Mein Großvater veredelte im Garten meines Onkels in den 1950er Jahren einen Pflaumenbaum, auf dem daraufhin nicht nur Pflaumen, sondern auch Mirabellen und Reineclauden (Ringlotten) wuchsen.
Wir Kinder nannten den Baum fortan den "Wunderbaum" und staunten jedes Jahr aufs Neue über das Fruchtwunder, das sich dort ereignete.
Ich mochte die Reineclauden am liebsten, allein der Farbe und Form und des Geschmacks wegen, aber auch, weil sie etwas Außergewöhnliches waren. Kaum jemand hatte Reineclauden im Garten und dann war da auch noch der Name, von dem ich wusste, dass er von einer französischen Königin herrührte. Die Edelpflaume beflügelte natürlich die Fantasie kleiner Mädchen...
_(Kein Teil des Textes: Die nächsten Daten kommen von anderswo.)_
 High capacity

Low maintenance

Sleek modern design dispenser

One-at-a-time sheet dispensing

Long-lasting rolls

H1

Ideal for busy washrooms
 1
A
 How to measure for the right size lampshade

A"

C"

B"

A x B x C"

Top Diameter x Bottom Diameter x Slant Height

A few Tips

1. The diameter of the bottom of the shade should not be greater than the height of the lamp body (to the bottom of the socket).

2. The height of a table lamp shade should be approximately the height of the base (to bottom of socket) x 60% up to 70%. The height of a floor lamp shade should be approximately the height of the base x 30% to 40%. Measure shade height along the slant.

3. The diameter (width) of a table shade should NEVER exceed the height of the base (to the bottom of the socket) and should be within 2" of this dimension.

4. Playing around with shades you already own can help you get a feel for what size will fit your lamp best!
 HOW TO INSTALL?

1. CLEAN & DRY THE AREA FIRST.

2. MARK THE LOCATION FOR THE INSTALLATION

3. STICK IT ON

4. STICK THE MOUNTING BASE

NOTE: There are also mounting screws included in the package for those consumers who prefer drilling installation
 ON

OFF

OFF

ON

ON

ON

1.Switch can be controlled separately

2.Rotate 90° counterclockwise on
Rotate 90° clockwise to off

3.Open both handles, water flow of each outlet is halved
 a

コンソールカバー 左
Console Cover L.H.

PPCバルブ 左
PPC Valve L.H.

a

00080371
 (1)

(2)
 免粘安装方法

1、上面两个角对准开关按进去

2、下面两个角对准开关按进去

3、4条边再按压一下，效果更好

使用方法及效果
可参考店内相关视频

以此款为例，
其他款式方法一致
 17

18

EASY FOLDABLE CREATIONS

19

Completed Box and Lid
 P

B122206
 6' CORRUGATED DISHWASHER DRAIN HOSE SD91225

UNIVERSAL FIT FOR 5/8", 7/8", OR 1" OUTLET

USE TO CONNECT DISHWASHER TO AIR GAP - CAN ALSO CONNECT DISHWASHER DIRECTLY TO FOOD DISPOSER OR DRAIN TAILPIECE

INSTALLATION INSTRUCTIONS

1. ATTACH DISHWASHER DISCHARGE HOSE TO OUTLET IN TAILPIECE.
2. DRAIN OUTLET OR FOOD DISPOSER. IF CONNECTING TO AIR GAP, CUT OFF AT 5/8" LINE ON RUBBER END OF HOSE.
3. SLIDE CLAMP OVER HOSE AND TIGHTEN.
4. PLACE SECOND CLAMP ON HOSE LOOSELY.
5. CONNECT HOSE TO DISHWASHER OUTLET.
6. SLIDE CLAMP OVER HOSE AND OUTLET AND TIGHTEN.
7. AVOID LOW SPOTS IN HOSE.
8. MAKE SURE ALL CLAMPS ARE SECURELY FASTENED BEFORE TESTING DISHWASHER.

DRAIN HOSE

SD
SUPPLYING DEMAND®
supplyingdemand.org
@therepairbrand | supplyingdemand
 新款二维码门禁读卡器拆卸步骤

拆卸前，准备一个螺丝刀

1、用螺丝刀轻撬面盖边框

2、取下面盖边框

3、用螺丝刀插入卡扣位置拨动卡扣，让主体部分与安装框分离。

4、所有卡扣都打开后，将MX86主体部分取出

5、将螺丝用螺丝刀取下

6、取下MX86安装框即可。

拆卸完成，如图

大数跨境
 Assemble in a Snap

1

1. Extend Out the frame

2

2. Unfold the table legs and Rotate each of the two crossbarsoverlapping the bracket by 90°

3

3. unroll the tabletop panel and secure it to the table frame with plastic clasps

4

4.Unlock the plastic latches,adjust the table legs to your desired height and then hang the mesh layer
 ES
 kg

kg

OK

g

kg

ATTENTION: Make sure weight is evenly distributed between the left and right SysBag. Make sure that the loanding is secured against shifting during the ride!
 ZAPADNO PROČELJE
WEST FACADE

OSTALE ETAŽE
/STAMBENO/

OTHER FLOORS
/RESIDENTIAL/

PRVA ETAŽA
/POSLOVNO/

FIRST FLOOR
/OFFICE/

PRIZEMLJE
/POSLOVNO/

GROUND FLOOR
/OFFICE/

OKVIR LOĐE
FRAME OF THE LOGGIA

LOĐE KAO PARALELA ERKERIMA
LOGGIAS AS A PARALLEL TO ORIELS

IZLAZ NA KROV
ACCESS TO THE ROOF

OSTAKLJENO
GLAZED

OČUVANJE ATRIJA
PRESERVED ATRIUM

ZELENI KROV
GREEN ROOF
Wie ich in einem meiner Kochbücher gelesen habe, soll der Anbau dieser Früchte sehr kompliziert sein, weil diese Obstsorte viel Wärme und einen nicht zu schweren Boden benötigt.
Die Königin, nach der die Frucht benannt ist, lebte übrigens um 1550 in Frankreich. In meiner Fantasie trägt sie ein ringlottenfarbenes Samtkleid mit weißer Halskrause.
Die neun Früchte mit Stein, der an einen Mirabellenstein erinnert, gehören offenbar der Sorte „Goldene Reineclaude“ an, denn sie sind fast grün. Diese Fruchtkugeln schwimmen in einem nur leicht gezuckerten Einkochsaft und können zunächst im achteckigen Glas mit schwarzem Schraubverschluss bewundert werden.
Am besten schmecken die Früchte zu Walnusseis, einer Delikatesse, die man mit Bedacht genießen sollte. Die leicht säuerliche Note harmoniert sehr gut zu diesem Eis mit karamellisierten Walnüssen und eignet sich als feiner Abschluss für ein spätsommerliches Menü, dessen Hauptgang ein Wildschweinragout oder auch ein Hasenfilet sein könnte.